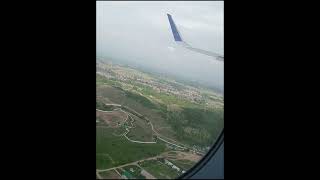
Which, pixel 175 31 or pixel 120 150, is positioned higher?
pixel 175 31

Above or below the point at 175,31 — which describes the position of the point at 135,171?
below

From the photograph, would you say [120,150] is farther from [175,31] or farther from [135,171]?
[175,31]

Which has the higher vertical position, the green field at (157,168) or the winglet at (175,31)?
the winglet at (175,31)

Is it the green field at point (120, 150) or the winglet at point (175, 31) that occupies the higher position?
the winglet at point (175, 31)

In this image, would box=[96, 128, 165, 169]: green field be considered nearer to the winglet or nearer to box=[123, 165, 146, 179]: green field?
box=[123, 165, 146, 179]: green field

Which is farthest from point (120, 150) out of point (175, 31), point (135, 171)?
point (175, 31)

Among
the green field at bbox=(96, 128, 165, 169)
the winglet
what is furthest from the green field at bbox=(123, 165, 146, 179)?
the winglet

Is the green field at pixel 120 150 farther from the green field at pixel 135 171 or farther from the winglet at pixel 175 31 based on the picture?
the winglet at pixel 175 31

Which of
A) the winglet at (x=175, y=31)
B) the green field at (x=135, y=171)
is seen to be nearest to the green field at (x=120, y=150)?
the green field at (x=135, y=171)
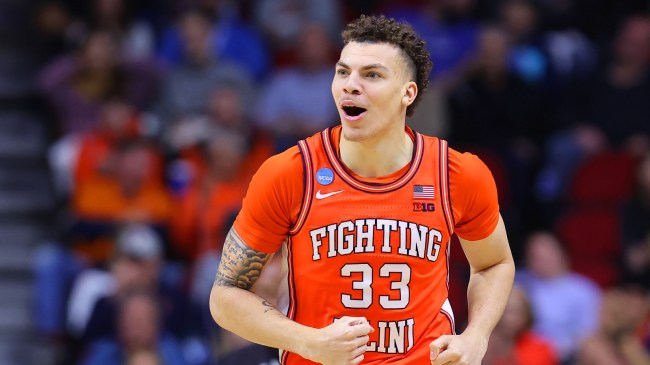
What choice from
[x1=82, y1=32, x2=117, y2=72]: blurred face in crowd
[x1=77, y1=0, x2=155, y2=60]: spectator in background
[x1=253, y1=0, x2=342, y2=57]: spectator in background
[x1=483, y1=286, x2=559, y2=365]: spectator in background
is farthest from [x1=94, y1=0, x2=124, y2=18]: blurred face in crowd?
[x1=483, y1=286, x2=559, y2=365]: spectator in background

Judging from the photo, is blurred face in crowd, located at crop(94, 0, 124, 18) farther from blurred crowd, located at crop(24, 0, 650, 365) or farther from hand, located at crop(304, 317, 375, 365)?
hand, located at crop(304, 317, 375, 365)

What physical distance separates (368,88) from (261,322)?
103 cm

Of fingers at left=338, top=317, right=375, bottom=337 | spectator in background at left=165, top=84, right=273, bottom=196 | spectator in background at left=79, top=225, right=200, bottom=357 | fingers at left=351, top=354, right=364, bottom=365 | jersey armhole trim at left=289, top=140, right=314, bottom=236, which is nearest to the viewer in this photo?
fingers at left=338, top=317, right=375, bottom=337

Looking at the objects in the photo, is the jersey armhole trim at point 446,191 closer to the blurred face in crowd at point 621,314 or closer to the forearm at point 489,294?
the forearm at point 489,294

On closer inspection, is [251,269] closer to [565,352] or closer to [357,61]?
[357,61]

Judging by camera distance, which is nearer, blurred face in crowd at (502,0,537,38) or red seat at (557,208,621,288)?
red seat at (557,208,621,288)

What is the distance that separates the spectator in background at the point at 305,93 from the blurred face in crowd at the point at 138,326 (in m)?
2.39

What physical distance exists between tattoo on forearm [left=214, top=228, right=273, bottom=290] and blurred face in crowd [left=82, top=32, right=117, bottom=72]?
645cm

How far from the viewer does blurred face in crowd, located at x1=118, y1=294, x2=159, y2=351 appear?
9.02 meters

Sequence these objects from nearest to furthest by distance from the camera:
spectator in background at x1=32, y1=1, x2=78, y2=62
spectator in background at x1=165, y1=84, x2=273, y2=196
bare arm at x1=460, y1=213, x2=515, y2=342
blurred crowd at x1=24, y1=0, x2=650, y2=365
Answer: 1. bare arm at x1=460, y1=213, x2=515, y2=342
2. blurred crowd at x1=24, y1=0, x2=650, y2=365
3. spectator in background at x1=165, y1=84, x2=273, y2=196
4. spectator in background at x1=32, y1=1, x2=78, y2=62

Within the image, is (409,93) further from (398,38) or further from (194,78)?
(194,78)

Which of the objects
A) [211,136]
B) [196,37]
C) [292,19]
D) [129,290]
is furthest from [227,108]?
[129,290]

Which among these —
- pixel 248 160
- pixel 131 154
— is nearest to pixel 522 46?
pixel 248 160

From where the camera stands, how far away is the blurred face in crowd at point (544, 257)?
383 inches
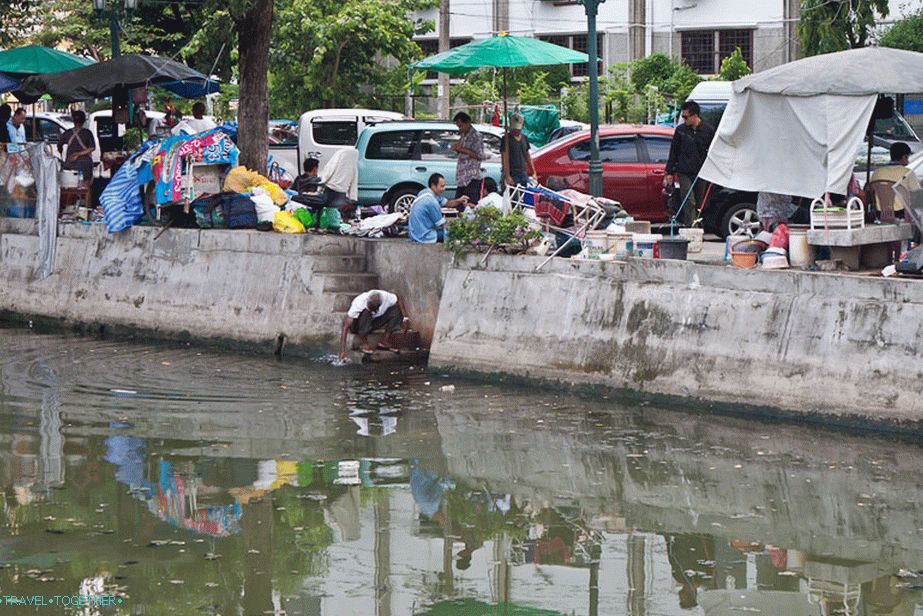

------------------------------------------------------------------------

## What you have to do
Arrange the data from the line containing "Which among these —" through the end as a Markdown table with the columns Entry and Text, numbering each line and leaving out blank lines and pictures.

## Solution for this problem
| Entry | Text |
|---|---|
| 1 | Which among these — |
| 2 | - pixel 248 160 |
| 3 | - pixel 131 154 |
| 4 | — is nearest to pixel 522 46? |
| 5 | pixel 248 160 |
| 6 | From where the camera stands, how far away is the blurred face in crowd at point (544, 257)? |
| 7 | 383 inches |